On the golden beach, there are two options: pure relaxation or adventure, with everything at hand to fully enjoy them. If you choose the latter, there is a range of water activities to pick from. The most popular one is perhaps “la banana”, an inflatable raft shaped like the fruit, attached to a speedboat. Another favorite one is “la bestia”, a similar concept to la banana but with a circular shape, which creates even bigger waves. Finally, another great activity is parasailing, a kite for one or two people that, unlike the other two options, does not float over the ocean, but rather flies in the air.

To relax, walk along the wide beach and its boardwalk. Enjoy a refreshing slushie or rent a tent to rest on the sand and protect yourself from the sun. Crucita is well known for the colorful tents that paint the landscape with color.

It should go without saying, but here the gastronomy is delicious. From seafood casseroles, ceviches, viches, shrimp rice and seafood of all kinds. A favorite of ours is Rimini Bar, a restaurant where you can taste all these delicacies. Héctor Núñez, the manager, offers the best seasoning for local and international tourists who never cease to be surprised and return to the place during their holidays.

Isabel is another great place to taste Crucita’s cuisine, the famous “El Crucitazo” dish  contains all the seafood available and caught in the surroundings. But you can also go to some of the classics – Las Gaviotas and Alas Delta – where the seafood platters are a hit. Or you may want to venture out and try the fried camotillo (a fish), a specialty at Yolita or Aloha.

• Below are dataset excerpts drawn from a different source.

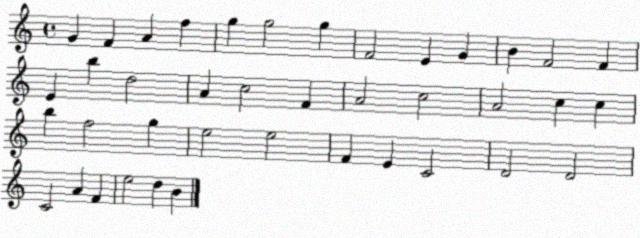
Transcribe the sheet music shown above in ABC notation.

X:1
T:Untitled
M:4/4
L:1/4
K:C
G F A f g g2 g F2 E G B F2 F E b d2 A c2 F A2 c2 A2 c c b f2 g e2 e2 F E C2 D2 D2 C2 A F e2 d B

To finish off the afternoon, there is no better option than a panoramic view to truly understand why this beach is known as “La Bella” – the beautiful. At the end of the boardwalk you can access La Loma, a restaurant and an airfield. The view from Crucita is wonderful. It can be windy, so we recommend bringing a light coat. With some luck, you will be able to fly and do some paragliding. Flights are available 365 days a year at the times indicated by certified guides. For the locals, this is the perfect spot to fly.

And so, with the horizon as our landscape, the day comes to an end in this Portoviejo beach.